Saandar s'éveilla en sursaut lorsqu'il sentit un poids comprimer sa cage thoracique, chassant instantanément l'air de ses poumons. Il suffoqua et hoqueta tandis qu'un rire plein de joie retentit dans l'espace clos.

Le jeune garçon ouvrit des yeux embués de larmes et frappa son poitrail du plat de la main pour récupérer un semblant de souffle. A cheval sur ses jambes se tenait une fillette en haillons qui le dévisageait avec un grand sourire.

-Amûn! dit-il sur un ton qu'il aurait souhaité plus sérieux, combien de fois t'ai-je déjà dit de ne pas me réveiller aussi brusquement! Tu sais combien je déteste ça!
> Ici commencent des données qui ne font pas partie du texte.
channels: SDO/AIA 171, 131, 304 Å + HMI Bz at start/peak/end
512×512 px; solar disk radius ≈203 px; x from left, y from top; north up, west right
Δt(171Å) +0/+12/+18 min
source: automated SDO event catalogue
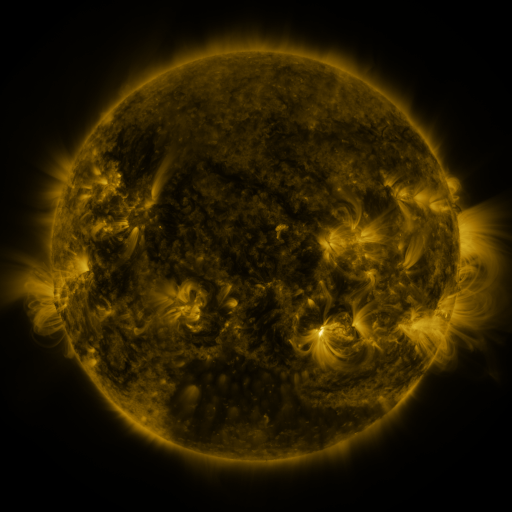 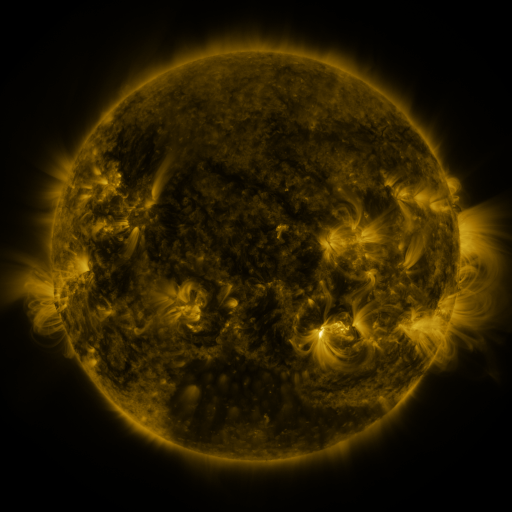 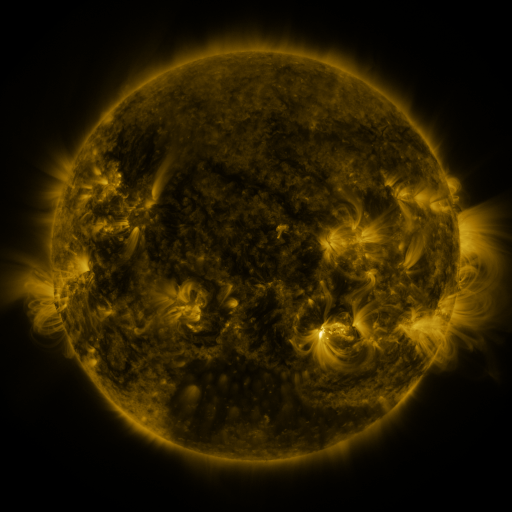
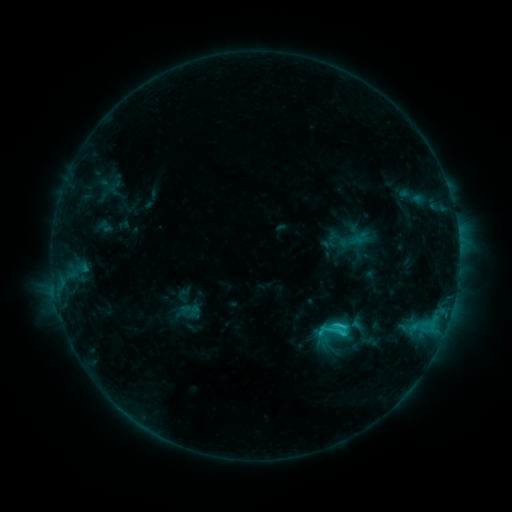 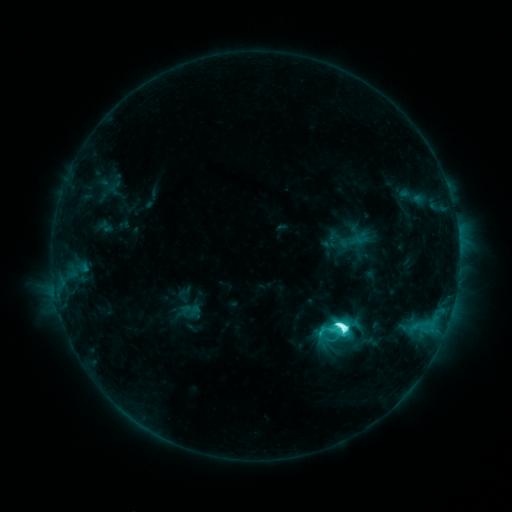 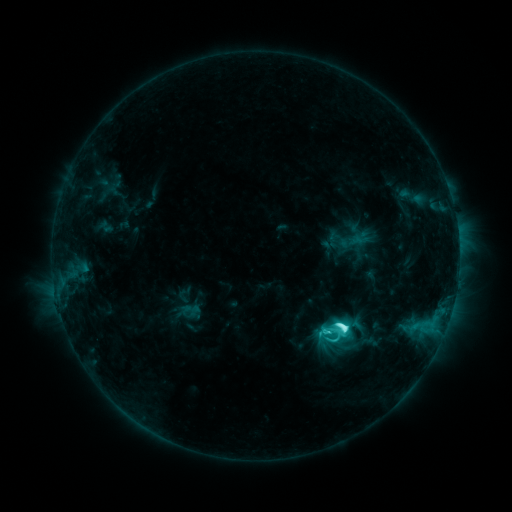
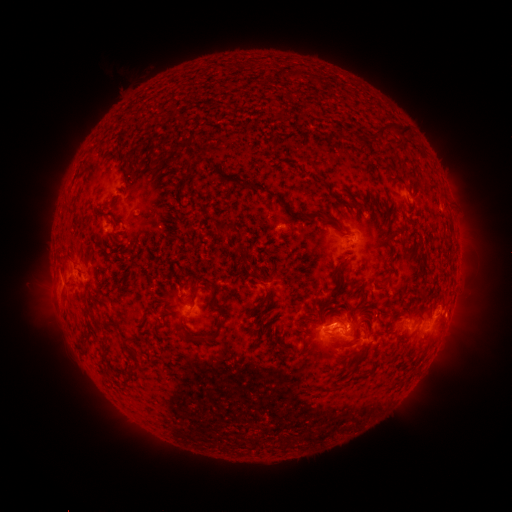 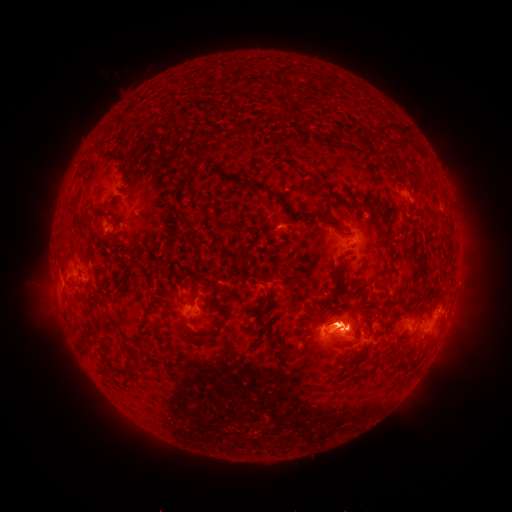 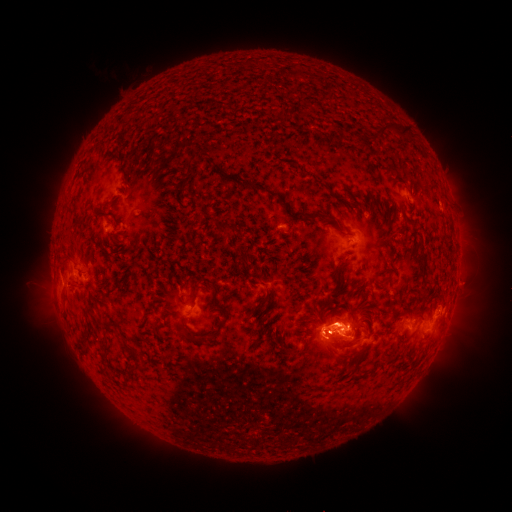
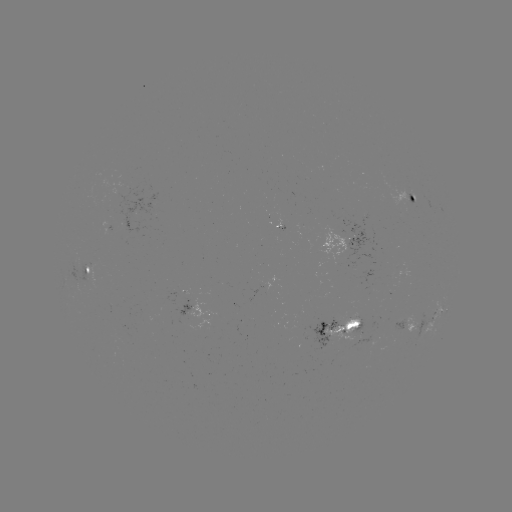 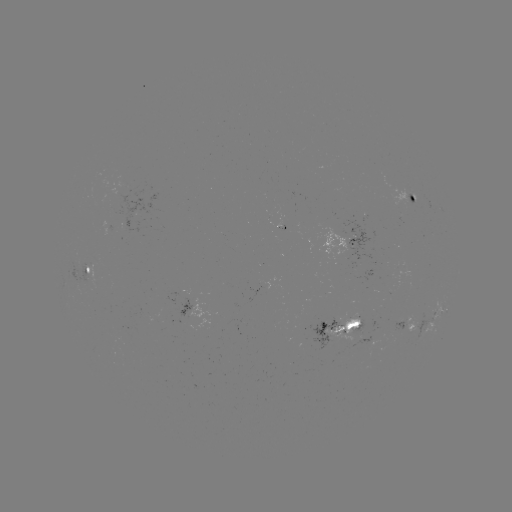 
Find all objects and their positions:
M1.3 flare: (337, 323)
-Oui je sais, répondit-elle en faisant la moue, mais c'est tellement drôle de te voir batailler dans ta couche! Et puis, tu n'avais qu'à te réveiller quand je t'ai appelé les premières fois! D'ailleurs, tu devrais me remercier, tu allais encore dormir jusqu'à l'Heure d'Asôn. Tu es pire qu'une marmotte!

-Que sais-tu des marmottes, fillette? Tu n'en as jamais vu si ce n'est sur les Parois du Souvenir!

Blessée par la réponse et par le ton hautain de son ami, la dénommée Amûn devint rouge de frustration, se releva prestement puis se dirigea d'un pas rageur vers l'entrée de la hutte. Lorsqu'elle eu atteint la peau de cornus qui servait de cloison d'entrée, elle se retourna et brandit un doigt malvenu tout en tirant la langue.

Saandar tenta vainement de s'excuser et l'appela sans succès. Il s'affaissa sur sa couche et hésita à courir après pour jouer avec elle et lui faire oublier sa mauvaise humeur, qui disparaît toujours rapidement de toute façon, mais il n'en fit rien. Quitte à se lever, autant commencer par faire sa toilette matinale. Saandar repoussa donc le fin drap de coton sale au pied de sa couche et se leva en grommelant. Il passa les doigts dans sa tignasse noir de jais et tenta vainement de démêler les nœuds qui s'y trouvaient, sans succès. Il abandonna l'idée d'organiser le chaos capillaire qu'il avait sur le crâne et laissa ses cheveux épais en liberté. Ceux-ci lui arrivaient déjà jusqu'aux épaules. Le jeune homme décida donc d'aller faire un tour aux sources chaudes et rangea cette idée dans le planning mental de sa journée.

Saandar s'étira, tendant les bras le plus loin possible au-dessus de sa tête, jusqu'à ce qu'il sente le sang affluer dans ses membres encore engourdis par le sommeil. Puis il fit quelques mouvements complexes de gymnastique, des gestes qui lui avaient semblé étranges la première fois qu'on les lui avait montrés mais qui maintenant faisaient partie intégrante de son rituel du matin. Saandar se surprit à sourire en repensant à cette première session de gymnastique improvisée en compagnie de son ami, Sigbert le marchand, au milieu de la place entouré des enfants du village.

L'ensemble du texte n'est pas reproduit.